@all
Today was Friday, while hearing the Friday Khutba, a thought occurred and I found myself comparing the Khutba as delivered here and the way it is delivered in Pakistan. In our locality in Pakistan, we had two Mosques. One Sunni and the other Wahabi. Every Friday, the Imams would refer to each other’s sects indirectly; that soon always broke out into a verbal brawl and all the locality would listen to it as all abuse (in fact abuse) was being blasted at each other through the loudspeakers.
I also thought about the long names of these clerics that almost always end with the name of the madrassa or the name of the cleric from whom they got educated for Islamic Theology. Could it be that the names are also an incentive for division among the Muslims, as they fondly prefer to be known by the last names that links them to a certain Madrassa or a sect?

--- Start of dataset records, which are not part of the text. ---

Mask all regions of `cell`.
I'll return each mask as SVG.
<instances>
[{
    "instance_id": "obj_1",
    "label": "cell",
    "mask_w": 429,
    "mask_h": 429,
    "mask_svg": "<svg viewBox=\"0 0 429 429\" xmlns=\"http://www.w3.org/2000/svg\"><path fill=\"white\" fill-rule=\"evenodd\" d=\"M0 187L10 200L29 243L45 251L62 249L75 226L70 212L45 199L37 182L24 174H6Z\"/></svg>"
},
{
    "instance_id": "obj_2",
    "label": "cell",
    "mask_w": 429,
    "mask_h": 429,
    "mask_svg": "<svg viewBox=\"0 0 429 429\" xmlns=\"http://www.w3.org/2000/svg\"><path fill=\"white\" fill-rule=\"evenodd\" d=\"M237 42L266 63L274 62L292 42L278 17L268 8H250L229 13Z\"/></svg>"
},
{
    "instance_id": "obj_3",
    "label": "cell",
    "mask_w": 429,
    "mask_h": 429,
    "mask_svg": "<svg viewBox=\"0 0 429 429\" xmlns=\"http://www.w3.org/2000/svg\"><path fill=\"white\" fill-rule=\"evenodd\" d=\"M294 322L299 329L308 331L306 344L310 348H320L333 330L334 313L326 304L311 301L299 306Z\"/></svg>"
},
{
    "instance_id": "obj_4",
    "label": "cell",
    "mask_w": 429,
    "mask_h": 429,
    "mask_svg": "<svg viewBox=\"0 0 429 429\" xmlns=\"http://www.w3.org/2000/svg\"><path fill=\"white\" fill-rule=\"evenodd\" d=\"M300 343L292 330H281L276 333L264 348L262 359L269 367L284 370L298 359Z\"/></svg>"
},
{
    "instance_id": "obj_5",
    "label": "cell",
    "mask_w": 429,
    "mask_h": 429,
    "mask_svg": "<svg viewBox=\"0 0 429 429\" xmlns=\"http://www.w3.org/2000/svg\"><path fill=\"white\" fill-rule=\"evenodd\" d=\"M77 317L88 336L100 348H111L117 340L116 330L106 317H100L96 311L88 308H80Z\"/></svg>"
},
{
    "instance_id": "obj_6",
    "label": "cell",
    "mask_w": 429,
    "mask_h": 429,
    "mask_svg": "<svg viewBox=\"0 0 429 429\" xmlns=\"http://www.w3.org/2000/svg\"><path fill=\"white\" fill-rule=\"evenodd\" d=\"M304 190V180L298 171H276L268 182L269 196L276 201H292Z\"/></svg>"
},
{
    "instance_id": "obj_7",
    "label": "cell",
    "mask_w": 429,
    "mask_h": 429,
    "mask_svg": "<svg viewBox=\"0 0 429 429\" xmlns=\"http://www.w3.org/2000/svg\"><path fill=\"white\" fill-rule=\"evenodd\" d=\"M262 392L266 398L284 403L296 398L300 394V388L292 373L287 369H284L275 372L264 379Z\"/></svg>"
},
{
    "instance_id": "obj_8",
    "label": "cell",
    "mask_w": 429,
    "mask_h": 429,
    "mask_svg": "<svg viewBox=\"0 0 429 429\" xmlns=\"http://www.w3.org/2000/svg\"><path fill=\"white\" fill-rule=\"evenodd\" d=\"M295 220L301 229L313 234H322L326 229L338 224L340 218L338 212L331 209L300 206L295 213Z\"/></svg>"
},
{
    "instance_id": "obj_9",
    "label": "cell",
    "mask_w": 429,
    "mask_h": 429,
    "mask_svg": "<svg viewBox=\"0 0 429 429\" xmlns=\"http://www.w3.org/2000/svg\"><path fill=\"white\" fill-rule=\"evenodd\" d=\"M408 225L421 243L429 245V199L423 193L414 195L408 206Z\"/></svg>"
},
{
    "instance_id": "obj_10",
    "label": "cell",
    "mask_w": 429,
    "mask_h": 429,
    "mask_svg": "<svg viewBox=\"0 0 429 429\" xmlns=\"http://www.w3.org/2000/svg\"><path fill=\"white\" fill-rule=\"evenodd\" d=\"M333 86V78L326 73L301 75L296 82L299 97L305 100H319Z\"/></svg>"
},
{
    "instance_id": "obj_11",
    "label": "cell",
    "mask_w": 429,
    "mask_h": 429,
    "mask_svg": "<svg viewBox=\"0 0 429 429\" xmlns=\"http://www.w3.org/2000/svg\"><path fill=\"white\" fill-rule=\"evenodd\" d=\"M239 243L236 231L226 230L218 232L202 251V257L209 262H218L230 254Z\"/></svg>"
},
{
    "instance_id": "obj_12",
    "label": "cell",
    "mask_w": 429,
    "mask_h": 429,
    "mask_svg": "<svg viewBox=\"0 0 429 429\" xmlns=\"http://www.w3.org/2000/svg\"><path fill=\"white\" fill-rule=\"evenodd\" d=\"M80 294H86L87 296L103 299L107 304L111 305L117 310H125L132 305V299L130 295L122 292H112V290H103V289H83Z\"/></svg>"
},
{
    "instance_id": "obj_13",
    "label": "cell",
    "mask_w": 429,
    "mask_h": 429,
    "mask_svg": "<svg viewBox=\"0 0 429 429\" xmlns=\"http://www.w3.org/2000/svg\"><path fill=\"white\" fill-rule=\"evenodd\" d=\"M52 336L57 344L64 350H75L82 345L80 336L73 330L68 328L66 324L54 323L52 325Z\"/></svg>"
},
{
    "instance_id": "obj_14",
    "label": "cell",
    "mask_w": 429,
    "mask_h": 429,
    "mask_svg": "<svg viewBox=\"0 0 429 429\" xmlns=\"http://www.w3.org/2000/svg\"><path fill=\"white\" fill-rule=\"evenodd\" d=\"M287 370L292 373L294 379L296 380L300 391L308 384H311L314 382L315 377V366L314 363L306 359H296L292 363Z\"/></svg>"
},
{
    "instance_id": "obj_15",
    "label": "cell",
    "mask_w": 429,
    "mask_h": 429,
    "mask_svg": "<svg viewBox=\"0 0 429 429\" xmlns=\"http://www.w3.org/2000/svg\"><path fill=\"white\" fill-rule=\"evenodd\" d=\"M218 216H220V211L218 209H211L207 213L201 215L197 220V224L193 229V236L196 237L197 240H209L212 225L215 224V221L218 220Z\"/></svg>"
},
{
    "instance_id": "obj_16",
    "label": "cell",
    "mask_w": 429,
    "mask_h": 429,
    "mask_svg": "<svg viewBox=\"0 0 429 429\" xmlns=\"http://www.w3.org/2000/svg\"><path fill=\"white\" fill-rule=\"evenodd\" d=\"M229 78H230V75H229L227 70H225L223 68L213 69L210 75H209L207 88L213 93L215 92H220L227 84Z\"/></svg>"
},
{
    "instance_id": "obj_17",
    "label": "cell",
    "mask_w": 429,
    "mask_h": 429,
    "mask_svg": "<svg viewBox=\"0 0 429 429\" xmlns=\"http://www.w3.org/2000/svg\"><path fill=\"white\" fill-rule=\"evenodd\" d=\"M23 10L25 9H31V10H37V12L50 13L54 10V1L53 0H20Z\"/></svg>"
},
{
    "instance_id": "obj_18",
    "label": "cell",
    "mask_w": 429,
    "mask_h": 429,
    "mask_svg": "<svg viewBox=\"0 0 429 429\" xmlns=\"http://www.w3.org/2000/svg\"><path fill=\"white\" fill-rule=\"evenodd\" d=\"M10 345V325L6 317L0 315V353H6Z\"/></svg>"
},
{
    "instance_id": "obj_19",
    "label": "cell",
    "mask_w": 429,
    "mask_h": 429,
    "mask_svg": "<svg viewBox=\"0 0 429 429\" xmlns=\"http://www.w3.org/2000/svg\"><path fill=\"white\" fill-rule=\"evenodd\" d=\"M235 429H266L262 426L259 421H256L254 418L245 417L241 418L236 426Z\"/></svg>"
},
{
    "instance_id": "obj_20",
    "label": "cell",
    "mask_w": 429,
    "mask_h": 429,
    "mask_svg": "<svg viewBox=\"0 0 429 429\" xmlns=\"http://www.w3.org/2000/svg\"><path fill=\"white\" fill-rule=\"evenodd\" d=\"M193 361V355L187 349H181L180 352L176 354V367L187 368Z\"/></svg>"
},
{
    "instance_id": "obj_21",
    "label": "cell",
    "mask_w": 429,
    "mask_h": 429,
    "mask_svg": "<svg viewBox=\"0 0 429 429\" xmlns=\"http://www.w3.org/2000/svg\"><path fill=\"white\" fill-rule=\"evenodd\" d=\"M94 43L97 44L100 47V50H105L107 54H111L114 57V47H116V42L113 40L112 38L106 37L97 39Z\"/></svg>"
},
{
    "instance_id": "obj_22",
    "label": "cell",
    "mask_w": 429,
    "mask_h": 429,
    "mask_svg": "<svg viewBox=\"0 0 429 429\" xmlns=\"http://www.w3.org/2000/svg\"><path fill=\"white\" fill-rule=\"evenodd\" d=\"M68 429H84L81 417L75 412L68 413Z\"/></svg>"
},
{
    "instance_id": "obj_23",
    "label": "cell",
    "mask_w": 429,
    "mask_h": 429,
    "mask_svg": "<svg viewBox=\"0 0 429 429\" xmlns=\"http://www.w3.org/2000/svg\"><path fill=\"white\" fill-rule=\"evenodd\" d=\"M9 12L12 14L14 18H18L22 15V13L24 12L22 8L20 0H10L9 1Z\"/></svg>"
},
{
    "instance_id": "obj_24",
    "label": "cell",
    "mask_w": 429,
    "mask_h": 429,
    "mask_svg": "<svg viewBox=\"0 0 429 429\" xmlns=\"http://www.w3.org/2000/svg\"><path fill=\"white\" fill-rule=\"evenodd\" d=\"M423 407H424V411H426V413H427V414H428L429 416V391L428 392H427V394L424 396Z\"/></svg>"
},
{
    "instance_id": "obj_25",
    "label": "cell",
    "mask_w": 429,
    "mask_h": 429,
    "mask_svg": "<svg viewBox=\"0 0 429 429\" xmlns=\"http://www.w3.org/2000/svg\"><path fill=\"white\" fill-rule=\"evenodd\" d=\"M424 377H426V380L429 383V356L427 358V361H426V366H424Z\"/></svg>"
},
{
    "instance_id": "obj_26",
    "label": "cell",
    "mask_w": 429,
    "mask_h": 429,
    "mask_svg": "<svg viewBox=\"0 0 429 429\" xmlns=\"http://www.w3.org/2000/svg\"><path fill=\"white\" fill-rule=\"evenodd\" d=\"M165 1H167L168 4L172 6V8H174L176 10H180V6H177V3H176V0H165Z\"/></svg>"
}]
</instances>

Was this very isolation and sectarian divide the prime cause for the creation of armed militias like Jaish-e-Muhammed, Sipah-e-Sahaba and others, that created havoc by killing each other in late 70s and throughout 80s, driving down the wedge of animosity further deep down between the Sunni and the Shia in Pakistan and brought shame on us?
Isn’t it time that our clerics be disciplined. Should they be barred from promoting sectarianism; by favoring their belief and defaming other’s is also a root cause of the spread of sectarianism in our society. If I am not wrong, the doings of our clerics has brought us to a stage where every other country criticizes us as if it is their right, and giving way to excuses and reasons for the imposition of westernized democratic policies upon us.
Why this sectarianism is not favoured abroad as to an extent it is found and favoured in Pakistan? How and when we would shed it off?